I’m doing my best.
I’m trying to care for my child the best I know how. Aren’t we all? I’m trying to raise him well, make informed decisions, love him to the very ends of my human limits.
And somehow it’s not enough. And too much. All at once.
The comments started the day he came home from the hospital. Or, more truthfully, the day I found out I was pregnant.
At first, I appreciated different perspectives and anything off-colour just rolled off my back:
Cloth diapers are inconvenient. Disposable diapers have chemicals.
He should sleep on his back. He should sleep on his tummy.
He needs the sun for vitamin D. But don’t go in the sun, take a supplement.
Wear sunscreen. Don’t wear sunscreen.
How long are you breastfeeding? Or not breastfeeding.
If you don’t vaccinate, he could die. Or if you do, he could die.
He should be sleeping better by now. He’ll sleep eventually so stop worrying.
Give him a soother. Don’t give him a soother. It’s too soon. It’s too late. It’s too long.
Make sure you’re feeding him whole foods. Don’t waste your time with all those “fancy” foods.
Cry it out. Use a schedule. Don’t cry it out. Don’t schedule. Let him be a kid, do your thing.
The list is almost limitless.
And you know where this leaves me as a new mom after my first year?
No matter what I do. Or don’t do. I’m insecure.
No matter what I do. Or don’t do. I’m a failure.
But this problem is not an opinion issue. Or even an unsolicited-comment issue.
This is a me issue. Why?
Insecurity is created by how I process the opinions and comments. Not the comments themselves.
It comes down to this one question: Where do I look for my security? When I asked this question to myself, the answer was staring me in the face.
I look for security in unanimous, public approval. In being, and being perceived as being, a perfect mother.
How’s that for the worst place to look for personal security and affirmation, ever?
Can anyone relate? Am I all alone here?
I want to be the perfect parent. I want everyone to like my parenting choices. I want everyone to support my parenting choices. But here’s the clincher. If they don’t, I must be a bad mom.
Right? Wrong. We all know that’s wrong and we know that’s a lie. But it’s one I’ve been allowing to masquerade as truth for months now. And it’s left me incredibly insecure.
So How Do We Overcome Insecurity?
Here’s what I’m learning:
1. Be open-handed
I’m the first to admit I don’t know everything. But it’s easy to secretly think I do.
Holding on to “my ways” so tightly that I have to harden myself to others’ input is just not healthy. And it’s an easy place to get to.
To be open-handed in parenting means to acknowledge that, while I am doing the best I can with the information and resources I have, I don’t know everything. I may learn or discover something that causes me to change. And that’s okay. That’s good.
This isn’t about lacking resolve. This isn’t about abandoning conviction.

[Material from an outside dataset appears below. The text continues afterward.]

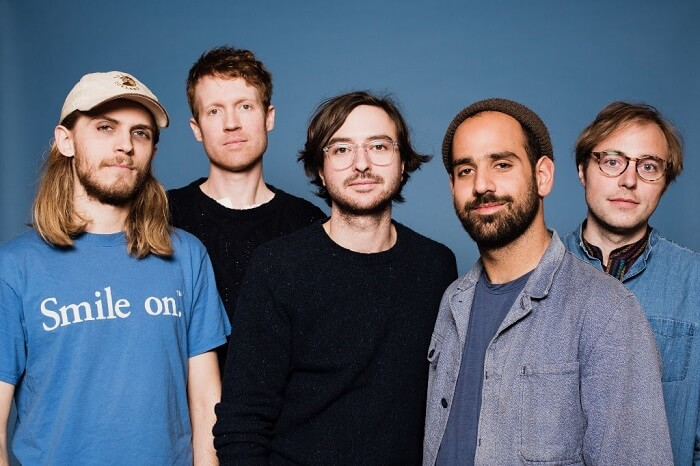 "Real Estate anuncia novo álbum; ouça o single ""Darling"""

It’s just about admitting that we’re not all-knowing. Because . . . we’re not.
2. Be curious
Ask questions. Seek to understand alternate opinions when they present themselves (judgment free). We don’t have to agree with everything to ask thoughtful questions with the intention of understanding one another.
It shows respect. And humility.
And at the end of the day, we can respect one another without fully agreeing with one another.
In fact, when we don’t, the world gets ugly pretty quick.
Curiosity keeps us learning, keeps us humble (putting others above ourselves) and allows us to respect one another.
3. Be discerning
What lies are you believing? Identify them.
One of the great mentors in my life says we need to “clean out our truth drawer” regularly.
We all have one. A drawer full of things we have decided are true. But sometimes stuff gets into it that isn’t true.
“I’m a bad parent if someone doesn’t agree with something I’m doing” is one of the lies that got into mine.
What are you keeping in your truth drawer that shouldn’t be there? How is that affecting you?
4. Be perceptive
Look for the big picture.
I’m going to fail as a parent sometimes. My boy doesn’t have a perfect mother (try as I may). And in a powerful message from Andy Stanley, I was reminded “there is a perfect that I am not.”
That perfect is Jesus, my Heavenly Father. He is loving me and my family unconditionally. Where my human capacity ends, God’s doesn’t. He gives me strength where I am weak, and He loves my family in ways I can’t.
Whether I’m eating organic, wearing toxic sunscreen, or letting my boy chew on my cell phone… I’m a work in progress. And that’s OKAY. Because “the Perfect that I am not” loves me, is with me and is making me new.
Friends who wrestle with similar insecurities, what have I missed? How do you guard against insecurity?